A great manager makes time to get to know employees on a personal level. While an employee’s personal life and values should never impact the way they are perceived at work, there are many benefits to getting to know team members outside of what they do. By taking the time to understand the staff’s backgrounds, a manager can gain considerable insight. Maybe a staff member is fluent in multiple languages, or has technical skills in what you company is currently lacking. You won’t know until you ask.

Paying attention to what your team members have learned through their unique experiences can help you find more ways to improve their quality of life and address their needs at work. Plus, you might just end up learning something that helps you better serve your customer base too.

Motivate your team by engaging them through new tasks that speak to their unique skills When filling a role in your company, you probably were mostly focused on the applicant’s skills that applied directly to their job description.
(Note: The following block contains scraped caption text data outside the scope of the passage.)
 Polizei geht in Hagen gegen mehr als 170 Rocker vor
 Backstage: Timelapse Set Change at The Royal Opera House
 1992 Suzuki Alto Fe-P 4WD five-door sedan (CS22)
However, chances are that they have more skills and passions than just the ones they’re using for their specific job. If you make the effort to find additional tasks that speak to their other talents, your employee will feel like you’re really paying attention to who they are as a full person, not just how they contribute to your bottom line.
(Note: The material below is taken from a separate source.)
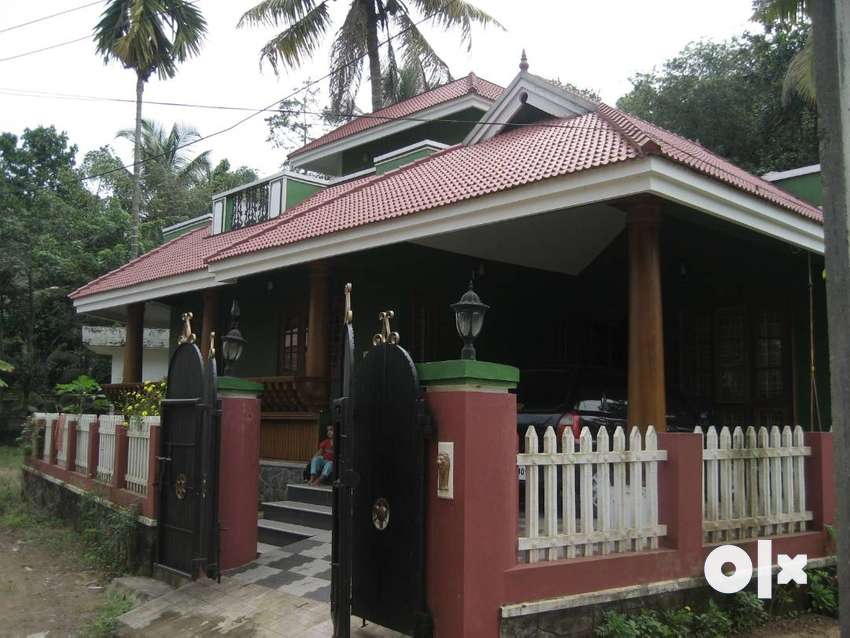 2 BHK, 3 bathrooms house for sale near Hill Palace, Ernakulam 0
To combat boredom, you also should offer continuing education and professional development so that employees can improve on skills that they are passionate about. This way, even if they transition to a new type of work, they will be much more likely to want to do so in conjunction with your company, because you have supported them throughout and offered opportunities for them to grow alongside you.

Emphasize good mental health by providing regular opportunities for employees to express their needs. Employees might be struggling to find balance in their lives. Maybe a single parent is having trouble getting their kids to school while working a nine-to-five job? Another employee could be dealing with an illness that makes it difficult for them to participate in office events. The point is, you just won’t know what’s going on with your team members unless you provide an environment where they feel comfortable speaking openly with you.
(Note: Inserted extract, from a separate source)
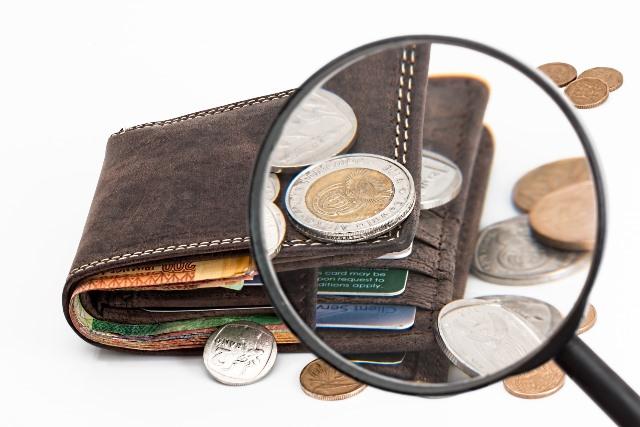 4 Cara Mengelola Keuangan dengan Pasangan yang Boros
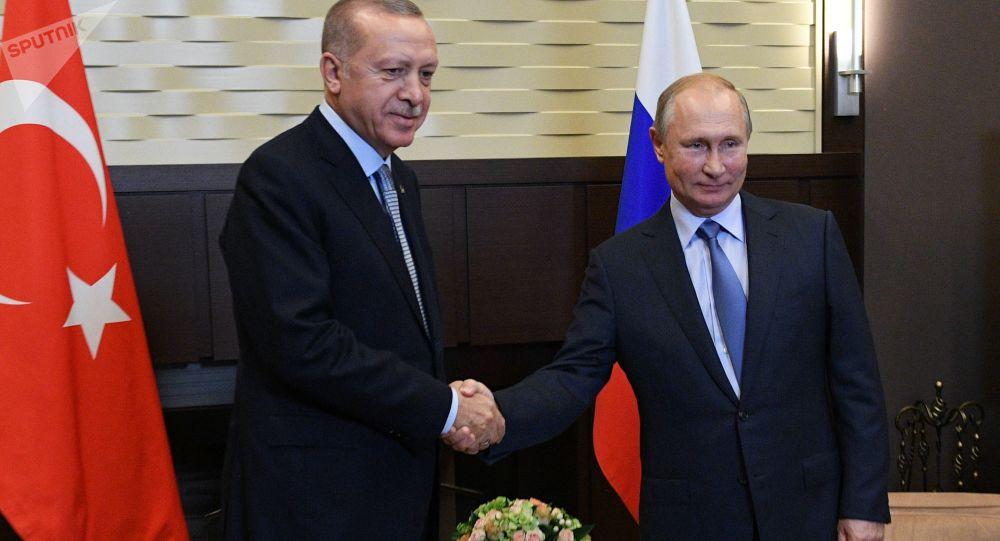 پوتین با اردوغان درباره وضعیت قره باغ صحبت کرد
There are many things that you can do to facilitate a workplace that is conducive to honest and frank discussions that bridge the gap between leader and team. Whether it means sitting down with employees individually to talk about their career path and how you can help them get where they want to go, or bringing in a certified counselor, providing your team with regular check-ins will vastly improve their overall morale.

Foster connections between employees with team bonding experiences. When you make an effort to support a closer camaraderie between employees, work becomes more enjoyable and thus more productive. Office sports teams, special outings and birthday parties are just some of the ways you can facilitate bonding in your company. As well as creating friendships between team members, by participating in these activities yourself, you can help remove the perceived barriers between you as the boss and the people who work for your company.

Recognize employee accomplishments. There’s nothing like the feeling of being congratulated for a job well done to encourage a renewed interest in producing results at work. Take the time to genuinely appreciate your employees for the work they do, so that they never feel that their hard work is going unnoticed. Whether it’s a simple mention in your weekly team meeting or a personalized compliment in their holiday card, just letting them know that you see what they’re doing and value it can be a huge confidence boost for even the most seasoned employee. The added benefit when you acknowledge triumphs in public is that your others will see that hard work will result in recognition, resulting in renewed efforts throughout your team. A simple rule here is to make praise public while always keeping criticism private.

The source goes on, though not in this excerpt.